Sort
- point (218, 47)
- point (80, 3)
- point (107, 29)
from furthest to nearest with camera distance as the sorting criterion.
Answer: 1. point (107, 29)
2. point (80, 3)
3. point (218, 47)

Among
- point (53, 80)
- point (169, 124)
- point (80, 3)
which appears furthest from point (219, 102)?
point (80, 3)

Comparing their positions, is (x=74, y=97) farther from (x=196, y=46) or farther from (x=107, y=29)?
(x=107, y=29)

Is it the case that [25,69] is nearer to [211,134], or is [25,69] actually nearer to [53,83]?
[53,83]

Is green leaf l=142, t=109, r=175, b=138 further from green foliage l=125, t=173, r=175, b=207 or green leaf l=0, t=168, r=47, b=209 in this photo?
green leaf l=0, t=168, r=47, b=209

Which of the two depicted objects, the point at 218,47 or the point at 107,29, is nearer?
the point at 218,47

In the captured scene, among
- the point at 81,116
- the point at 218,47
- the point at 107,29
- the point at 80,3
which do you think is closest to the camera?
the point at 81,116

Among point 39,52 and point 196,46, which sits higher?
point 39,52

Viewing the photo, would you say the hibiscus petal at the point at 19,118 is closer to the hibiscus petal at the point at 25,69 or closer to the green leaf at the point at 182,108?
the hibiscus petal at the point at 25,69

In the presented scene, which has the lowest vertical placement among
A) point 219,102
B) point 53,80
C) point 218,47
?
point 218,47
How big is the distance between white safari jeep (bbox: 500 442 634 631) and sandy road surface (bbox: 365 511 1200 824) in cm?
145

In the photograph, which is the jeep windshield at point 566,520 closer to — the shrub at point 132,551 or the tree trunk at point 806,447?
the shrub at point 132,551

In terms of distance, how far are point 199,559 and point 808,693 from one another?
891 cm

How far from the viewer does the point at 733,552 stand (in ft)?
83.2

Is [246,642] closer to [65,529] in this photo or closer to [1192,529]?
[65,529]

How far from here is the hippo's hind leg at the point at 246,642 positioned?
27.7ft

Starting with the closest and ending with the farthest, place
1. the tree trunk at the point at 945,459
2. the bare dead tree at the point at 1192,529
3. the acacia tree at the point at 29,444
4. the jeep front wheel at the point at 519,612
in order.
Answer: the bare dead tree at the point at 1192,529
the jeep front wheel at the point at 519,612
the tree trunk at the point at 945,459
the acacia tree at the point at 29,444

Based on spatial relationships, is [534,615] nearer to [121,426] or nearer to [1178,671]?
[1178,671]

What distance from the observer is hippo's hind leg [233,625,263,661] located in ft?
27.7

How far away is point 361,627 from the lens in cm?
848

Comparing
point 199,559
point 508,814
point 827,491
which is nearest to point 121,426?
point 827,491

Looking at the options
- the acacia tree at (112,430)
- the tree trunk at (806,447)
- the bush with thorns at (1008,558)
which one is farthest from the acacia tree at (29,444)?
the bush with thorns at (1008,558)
+ + + + + + +
▶ [WRITTEN EXERCISE] Number every line of the items above in order as a single list, omitting the blank lines.

▶ [RESPONSE TO THE EXERCISE]
1. Sort
2. - point (218, 47)
3. - point (80, 3)
4. - point (107, 29)
5. from furthest to nearest with camera distance as the sorting criterion.
6. Answer: 1. point (107, 29)
7. 2. point (80, 3)
8. 3. point (218, 47)
9. Among
10. - point (53, 80)
11. - point (169, 124)
12. - point (80, 3)
13. which appears furthest from point (219, 102)?
14. point (80, 3)
15. Comparing their positions, is (x=74, y=97) farther from (x=196, y=46) or farther from (x=107, y=29)?
16. (x=107, y=29)
17. Is it the case that [25,69] is nearer to [211,134], or is [25,69] actually nearer to [53,83]?
18. [53,83]
19. Is green leaf l=142, t=109, r=175, b=138 further from green foliage l=125, t=173, r=175, b=207 or green leaf l=0, t=168, r=47, b=209 in this photo?
20. green leaf l=0, t=168, r=47, b=209
21. Which of the two depicted objects, the point at 218,47 or the point at 107,29, is nearer?
22. the point at 218,47
23. In the captured scene, among
24. - the point at 81,116
25. - the point at 218,47
26. - the point at 107,29
27. - the point at 80,3
28. which do you think is closest to the camera?
29. the point at 81,116
30. Among point 39,52 and point 196,46, which sits higher?
31. point 39,52
32. Viewing the photo, would you say the hibiscus petal at the point at 19,118 is closer to the hibiscus petal at the point at 25,69 or closer to the green leaf at the point at 182,108?
33. the hibiscus petal at the point at 25,69
34. In the presented scene, which has the lowest vertical placement among
35. A) point 219,102
36. B) point 53,80
37. C) point 218,47
38. ?
39. point 218,47
40. How big is the distance between white safari jeep (bbox: 500 442 634 631) and sandy road surface (bbox: 365 511 1200 824) in cm?
41. 145
42. In the photograph, which is the jeep windshield at point 566,520 closer to — the shrub at point 132,551 or the tree trunk at point 806,447?
43. the shrub at point 132,551
44. In terms of distance, how far are point 199,559 and point 808,693 from one another?
45. 891 cm
46. How far from the viewer does the point at 733,552 stand (in ft)?
47. 83.2
48. Is [246,642] closer to [65,529] in this photo or closer to [1192,529]?
49. [65,529]
50. How far from here is the hippo's hind leg at the point at 246,642 positioned?
51. 27.7ft
52. Starting with the closest and ending with the farthest, place
53. 1. the tree trunk at the point at 945,459
54. 2. the bare dead tree at the point at 1192,529
55. 3. the acacia tree at the point at 29,444
56. 4. the jeep front wheel at the point at 519,612
57. in order.
58. Answer: the bare dead tree at the point at 1192,529
59. the jeep front wheel at the point at 519,612
60. the tree trunk at the point at 945,459
61. the acacia tree at the point at 29,444
62. Based on spatial relationships, is [534,615] nearer to [121,426] or nearer to [1178,671]?
63. [1178,671]
64. What distance from the observer is hippo's hind leg [233,625,263,661] located in ft?
65. 27.7
66. How far away is point 361,627 from the lens in cm?
67. 848
68. Comparing
69. point 199,559
70. point 508,814
71. point 827,491
72. which is nearest to point 121,426?
73. point 827,491
74. Looking at the options
75. - the acacia tree at (112,430)
76. - the tree trunk at (806,447)
77. - the bush with thorns at (1008,558)
78. which one is farthest from the acacia tree at (29,444)?
79. the bush with thorns at (1008,558)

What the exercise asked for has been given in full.